By Friday night, we finally reached the end of the script. We were all exhausted as we shared our realizations and feelings about the play, how it reflected the political landscape when the playwright was alive. We were given assignments to find the core of a specific character and build our analysis based on the technical side of character analysis which we learned during the workshop.
Saturday morning, everyone was tense as our mentor grilled us to the deepest bit of each character. And surprise, the characters we were assigned will be the ones we will play during the recital – on TUESDAY! That afternoon, we had our first blocking at an outdoor space since the stage wasn’t available to us yet. The day ended on a sour note when we didn’t seem to be ready for Tuesday. We wanted to practice on Sunday and Monday, but that wasn’t allowed nor agreeable for some. We just crossed our fingers.
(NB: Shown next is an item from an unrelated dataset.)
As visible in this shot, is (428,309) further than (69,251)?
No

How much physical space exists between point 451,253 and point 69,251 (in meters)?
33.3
Afternoon of the performance day, we had our first and only on-stage blocking and there were a few mishaps with the costumes and fellow actors. Everyone was so tensed, I doubted if we could put on an acceptable, let alone a good show. A few minutes before the show, I was fumbling with my lines. Can I really do this? Is our director in his right mind? We can’t do this! We can’t be ready yet!
Fast forward to the end of our recital, we realized how much of a trusting genius bordering fool our mentor was. At least, in my opinion. And I mean that with the utmost respect. No, our show wasn’t perfect. We missed some lines and did some adlib, but no one knew except us and our director. Turns out, he has been building up our memories by shuffling character assignments in our exercises and keeping us to it once he saw how it fit.
While we were scrambling around with our nerves killing us as the recital date neared, he was smug and confident that we could pull it off! Such risk. Such trust only a fool could have. And I admired that. We all did. During the month-long workshop, we have all grown to be like siblings with this awesome sauce for a father/mentor. While our workshop ended on the 30th of April 2015, our friendship and learning didn’t.
We constantly hang out with each other for Salsa nights at Brazas (we’re chill AF and titas like that) and our teacher continued to give us tips and push us to auditions. I had other acting workshops, but this was by far the best. It was the perfect mixture of an interesting class, a great teacher, and wonderful classmates-turned-real friends. And I haven’t felt so happy and fulfilled in a long time.